ShuffleNet: An Ultra-Efficient Convolutional Neural Network for Mobile Devices

Abstract

This article introduces a highly efficient network, ShuffleNet, which primarily utilizes pointwise group convolution and channel shuffle operations. These techniques significantly reduce computational costs while maintaining accuracy, outperforming previous networks on ImageNet and COCO.

1. Introduction

Building deeper and wider neural networks is a trend in solving visual recognition problems. However, this article proposes another extreme: achieving optimal performance with limited computational resources. Many existing methods (such as pruning and compression) only deal with basic neural networks, whereas this article presents an efficient network structure given specific computational resources.

Current state-of-the-art networks are resource-intensive, mainly due to dense 1x1 convolutions. This article uses 1x1 group convolution to reduce computation and channel shuffle to enhance communication between channels, encoding more information. Based on these two techniques, ShuffleNet is constructed, achieving better performance on ImageNet and COCO, with noticeable acceleration on real hardware platforms.

Efficient Model Designs: GoogLeNet increased network depth while reducing computation compared to simple convolutional layer stacking. SqueezeNet significantly reduced computation while maintaining accuracy. ResNet achieved high performance using an efficient bottleneck structure. SENet introduced a structural unit to accelerate performance with minimal computation. Recently, reinforcement learning and model search have been used to explore efficient model designs, with NASNet achieving good accuracy but performing averagely under smaller FLOPs.

Group Convolution: Group convolution was first introduced in AlexNet for distributed training on multiple GPUs and later demonstrated effectiveness in ResNeXt. Xception’s depthwise separable convolution summarized ideas from the Inception series, and MobileNet achieved state-of-the-art results using depthwise separable convolution.
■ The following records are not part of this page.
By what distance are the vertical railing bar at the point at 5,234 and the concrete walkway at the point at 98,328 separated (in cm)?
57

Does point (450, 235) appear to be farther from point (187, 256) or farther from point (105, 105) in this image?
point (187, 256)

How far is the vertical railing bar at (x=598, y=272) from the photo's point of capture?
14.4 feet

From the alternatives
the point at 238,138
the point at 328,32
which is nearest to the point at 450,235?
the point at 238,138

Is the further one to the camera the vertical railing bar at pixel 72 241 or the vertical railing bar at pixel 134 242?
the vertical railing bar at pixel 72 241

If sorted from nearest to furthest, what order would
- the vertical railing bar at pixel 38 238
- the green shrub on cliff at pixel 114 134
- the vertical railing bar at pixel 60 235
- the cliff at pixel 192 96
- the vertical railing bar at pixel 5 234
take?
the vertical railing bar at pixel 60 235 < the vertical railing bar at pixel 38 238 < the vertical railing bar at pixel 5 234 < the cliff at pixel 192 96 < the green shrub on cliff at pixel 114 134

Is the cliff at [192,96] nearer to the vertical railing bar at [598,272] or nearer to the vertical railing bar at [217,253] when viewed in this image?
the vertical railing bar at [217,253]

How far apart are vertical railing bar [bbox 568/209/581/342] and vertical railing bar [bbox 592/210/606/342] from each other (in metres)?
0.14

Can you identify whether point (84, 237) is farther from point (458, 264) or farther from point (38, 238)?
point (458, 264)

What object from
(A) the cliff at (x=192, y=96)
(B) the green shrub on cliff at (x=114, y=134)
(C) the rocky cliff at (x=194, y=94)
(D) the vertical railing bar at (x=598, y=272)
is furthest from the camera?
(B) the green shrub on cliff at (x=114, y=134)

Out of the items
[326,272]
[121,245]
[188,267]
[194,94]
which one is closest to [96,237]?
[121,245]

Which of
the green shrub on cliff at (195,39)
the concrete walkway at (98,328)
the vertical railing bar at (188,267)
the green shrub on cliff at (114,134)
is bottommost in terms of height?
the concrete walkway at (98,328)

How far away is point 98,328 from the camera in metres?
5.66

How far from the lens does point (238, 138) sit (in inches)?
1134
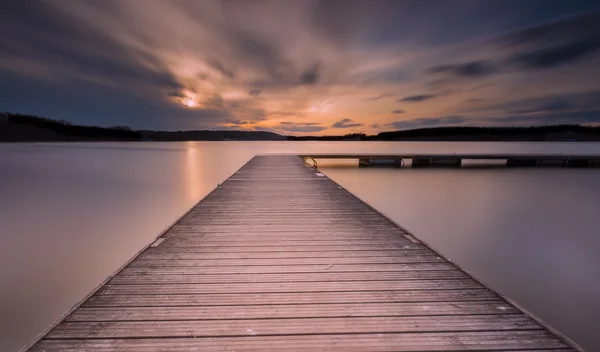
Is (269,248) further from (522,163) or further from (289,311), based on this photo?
(522,163)

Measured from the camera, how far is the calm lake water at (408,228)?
191 inches

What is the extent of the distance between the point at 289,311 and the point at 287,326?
18 centimetres

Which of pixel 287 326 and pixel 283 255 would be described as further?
pixel 283 255

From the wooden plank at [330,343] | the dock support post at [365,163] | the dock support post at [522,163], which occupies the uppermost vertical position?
the dock support post at [522,163]

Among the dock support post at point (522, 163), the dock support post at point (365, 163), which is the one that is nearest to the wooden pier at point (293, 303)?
the dock support post at point (365, 163)

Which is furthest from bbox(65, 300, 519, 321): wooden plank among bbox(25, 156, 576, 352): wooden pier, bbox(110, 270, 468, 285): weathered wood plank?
bbox(110, 270, 468, 285): weathered wood plank

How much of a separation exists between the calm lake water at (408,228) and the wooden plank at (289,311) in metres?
2.90

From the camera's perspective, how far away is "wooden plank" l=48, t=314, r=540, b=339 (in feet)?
6.70

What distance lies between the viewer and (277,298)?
8.10 ft

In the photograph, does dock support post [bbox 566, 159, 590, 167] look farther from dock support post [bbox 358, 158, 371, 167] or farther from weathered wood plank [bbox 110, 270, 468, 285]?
weathered wood plank [bbox 110, 270, 468, 285]

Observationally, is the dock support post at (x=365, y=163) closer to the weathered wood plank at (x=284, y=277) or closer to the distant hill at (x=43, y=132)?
the weathered wood plank at (x=284, y=277)

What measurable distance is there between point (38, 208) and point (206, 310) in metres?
13.1

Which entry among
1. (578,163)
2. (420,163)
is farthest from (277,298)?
(578,163)

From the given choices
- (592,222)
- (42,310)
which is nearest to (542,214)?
(592,222)
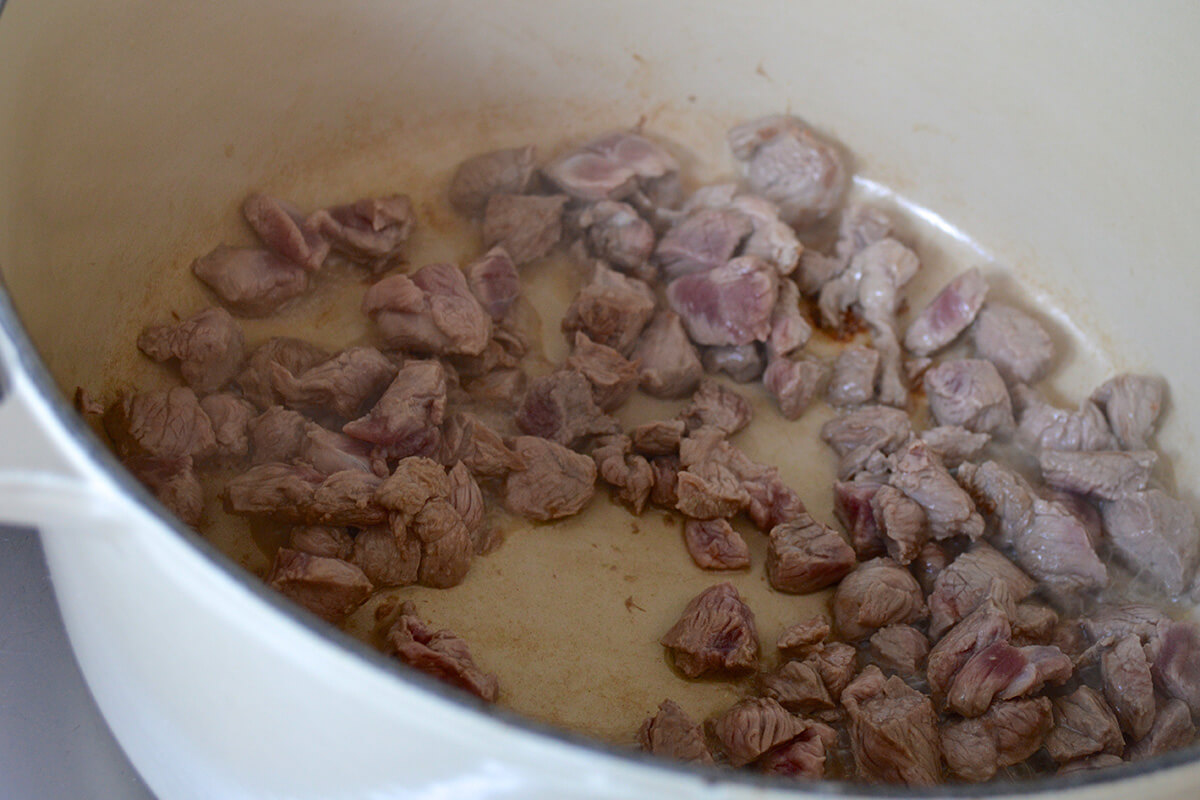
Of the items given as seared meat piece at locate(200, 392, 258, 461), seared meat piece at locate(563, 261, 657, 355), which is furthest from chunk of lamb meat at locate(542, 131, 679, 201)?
seared meat piece at locate(200, 392, 258, 461)

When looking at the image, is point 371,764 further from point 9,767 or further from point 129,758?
point 9,767

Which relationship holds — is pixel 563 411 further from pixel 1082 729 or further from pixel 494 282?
pixel 1082 729

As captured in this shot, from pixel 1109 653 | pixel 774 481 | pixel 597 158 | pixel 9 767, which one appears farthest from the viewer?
pixel 597 158

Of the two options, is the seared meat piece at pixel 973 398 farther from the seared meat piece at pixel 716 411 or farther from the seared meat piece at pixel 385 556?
the seared meat piece at pixel 385 556

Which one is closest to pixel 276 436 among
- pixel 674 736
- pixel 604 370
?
pixel 604 370

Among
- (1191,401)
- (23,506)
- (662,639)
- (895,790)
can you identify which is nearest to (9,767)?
(23,506)
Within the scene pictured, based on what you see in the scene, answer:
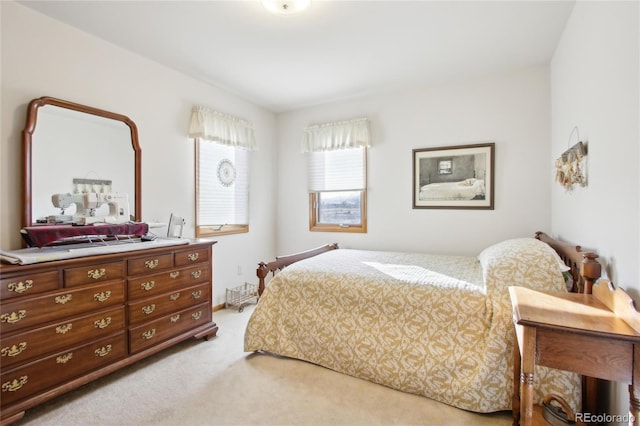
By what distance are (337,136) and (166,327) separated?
9.13 ft

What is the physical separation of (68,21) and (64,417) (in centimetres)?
265

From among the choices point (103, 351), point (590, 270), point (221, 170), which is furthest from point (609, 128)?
point (221, 170)

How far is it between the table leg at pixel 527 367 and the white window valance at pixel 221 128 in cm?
315

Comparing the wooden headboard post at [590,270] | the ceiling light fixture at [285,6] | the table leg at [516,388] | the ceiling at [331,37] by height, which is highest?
the ceiling at [331,37]

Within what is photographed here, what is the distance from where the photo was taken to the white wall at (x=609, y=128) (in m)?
1.25

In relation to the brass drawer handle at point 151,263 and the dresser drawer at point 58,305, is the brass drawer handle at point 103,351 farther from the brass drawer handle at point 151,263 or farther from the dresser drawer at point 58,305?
the brass drawer handle at point 151,263

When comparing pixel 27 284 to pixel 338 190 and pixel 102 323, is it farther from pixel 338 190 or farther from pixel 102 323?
pixel 338 190

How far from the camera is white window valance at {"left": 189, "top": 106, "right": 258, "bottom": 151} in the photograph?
10.4ft

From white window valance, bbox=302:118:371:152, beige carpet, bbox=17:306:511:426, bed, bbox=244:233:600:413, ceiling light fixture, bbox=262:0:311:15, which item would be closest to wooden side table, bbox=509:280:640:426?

Channel Shuffle Operations: The concept of channel shuffle has rarely been proposed in previous work. Although cuda-convnet supports “random sparse conv” layers, equivalent to random channel shuffle with a subsequent group convolution layer, recent work applied this idea in two-stage convolution without demonstrating the effectiveness of channel shuffle in small model design.

Model Acceleration: This aims to accelerate inference while preserving model accuracy. Pruning network connections or channels can remove redundant connections while maintaining performance. Quantization and factorization reduce computational redundancy, accelerating inference. Optimized convolution algorithms like FFT reduce actual time consumption without modifying parameters. Distilling can train smaller models from larger ones, making training smaller models easier.

3. Approach

3.1 Channel Shuffle for Group Convolutions

Many current state-of-the-art networks, such as Xception and ResNeXt, have too many 1x1 convolutions, consuming significant computation in each block. With limited computational resources, fewer channels are possible, reducing model accuracy. Sparse connections between channels, like group convolution, can solve this problem. However, this weakens connections between channel groups. Channel shuffle allows group convolution to gather information from different groups, solving this issue. The operation involves transposing, flattening, and reshaping dimensions (g,n), where g is the number of groups and n is the number of channels per group. This shuffle operation is effective even with different group numbers in two convolutions and is differentiable. Channel shuffle

3.2 ShuffleNet Unit

This unit is designed for small networks, using a bottleneck structure. There are two types: one without stride, where input and output dimensions are the same, using a residual structure with summation, and another with stride, also using a residual structure but with concatenation. Compared to ResNet and ResNeXt, this unit is more efficient. For given input dimensions $c*h*w$ and bottleneck channel number $m$ , ResNet’s FLOPs are $hw(2cm+9m^{2})$ , ResNeXt’s FLOPs are $hw(2cm+9m^2/g)$ , and ShuffleNet unit’s FLOPs are $hw(2cm/g+9m)$ , allowing wider feature maps with given computational resources. Although depthwise convolution has low theoretical complexity, its FLOPs/MAC is small, mentioned later in ShuffleNetV2, so depthwise conv is only used in the bottleneck.

3.3 Network Architecture

In the entire network, for simplicity, the bottleneck channel number is $1/4$ of the input. A simple reference model is provided, although further tuning may yield better results. Parameter $g$ controls connection sparsity; more groups may help encode more information, but may reduce performance for a single convolution. ShuffleNetV2 discusses this from another angle: too many groups increase MAC, reducing speed. A hyperparameter $s$ scales the network, adjusting channel numbers. ShuffleNet network architecture

4. Experiments

Experiments were mainly conducted on ImageNet, using minimal data augmentation due to the risk of overfitting in small networks.

4.1.1 Ablation Study

Two main components of ShuffleNet are analyzed: pointwise group conv and channel shuffle.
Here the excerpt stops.